- _SUPPLIED PASSAGE_:
--- --- ---

There was a snowfall the weekend before we put Tyson down. He loved the snow, loved chasing shovels full of snow, and would stand outside shaking from the cold in hopes of someone throwing snow into the air. And this weekend, try as hard as we could, the expected excitement was trapped in a body that was failing him. Cognitively, he was sharp – ready for things, but he couldn’t trust his own body, and it was evident he was getting scared and tired of falling over.

The last month of his life, my wife and I ignored the kids when we had the opportunity to – not to say that we had much opportunity to… but we knew what was coming. It was a necessity to somewhat make amends for the pressures that having little kids put on pets. The dogs ate well, there was a lot more stuff that wouldn’t normally be in their diet that found its way to them.

My Wife, Tyson, Nanuk, and I went to the vet together. Nanuk was there for moral support for Tyson – to make some part of this feel okay. Ty was never a fan of the Vet. They went through some bloodwork to confirm that indeed this was nothing that could be treated, and with the results of normal, we spent a little more time in the room with him eating cookies and giving him belly rubs. He was still alert and together on the inside, but he was trapped in a failed body. We all hugged him and we said goodbye.

My wife stayed in the room for a while afterwards, but she said that she couldn’t look at him any longer – because it looked like he was still there. She took Nanuk out to the car and I stayed with Ty for a little while longer – she didn’t want him to be alone until they could come for him. I’d like to think that being surrounded by the people you love is a great way to leave this world.


My Son will occasionally tell me he misses Tyson, and this morning he even asked if we could get another dog like Tyson. Actually, he asked for fourteen dogs, but he wanted to make sure that one of them was a Tyson Jr.
posted by Nanukthedog at 11:44 AM on March 14, 2013 [4 favorites]


The last cat who lived with me, I adopted him as an elderly cat. He got along with my roommate's cats well enough, and he'd just been recovering from a self-scratched ear that had ballooned, when suddenly he hid under the bed and wouldn't come out.

I took him to the vet straight away, and after the checkup I was told he had cancer and it was extremely far advanced, despite them not noticing anything wrong one week before when he was examined prior to having his ear drained. So I gave him a few good days -- during which he mostly hid, other than a few moments enjoying batting a fly around in the air -- before taking him to the vet to be euthanized.

It was the first time he'd been in my car since the adoption, and I didn't bother to put him in a crate, because he wasn't going to be moving. I drove him to the vet and he was so calm, I started wishing I'd brought him in the car prior, since he was such a pleasant driving companion.

--- --- ---

Extend the pet-loss posts, picking up right after their final sentence. The lines that come next aren't needed.

- _SOURCE MATERIAL_:
--- --- ---

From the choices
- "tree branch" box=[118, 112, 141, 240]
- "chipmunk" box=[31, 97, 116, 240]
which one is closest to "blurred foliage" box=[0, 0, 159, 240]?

--- --- ---

- _FINAL ANSWER_:
When I left the vet, devastated, I got in the car and turned to back up...only to find that he'd left me a final "gift", right in the middle of the back seat of my car. For some reason I found that hilarious, and that turned my grief right around. It was like a great big "hey, just in case you thought I loved you, don't forget that I'm still a cat, and so I'm going to leave this right here."
posted by davejay at 1:05 PM on March 14, 2013 [9 favorites]


The horrible, terrible pessimist inside of me thought about doing this about 3 weeks after rescuing Cash from the shelter (about the time I totally fell in love with this dog, and about the time when he claimed me as 'his person').

Basically, Cash-buddy has determined that our day is going to be marrow bones for breakfast, a ruben for lunch, a trip to the coast for some swim-time in the waves and beach-running, a full turkey dinner (no bones though), and finally getting to sleep on the bed.

Now, if I could only figure out how to give him the gratification of actually catching that goddamn squirrel in the backyard.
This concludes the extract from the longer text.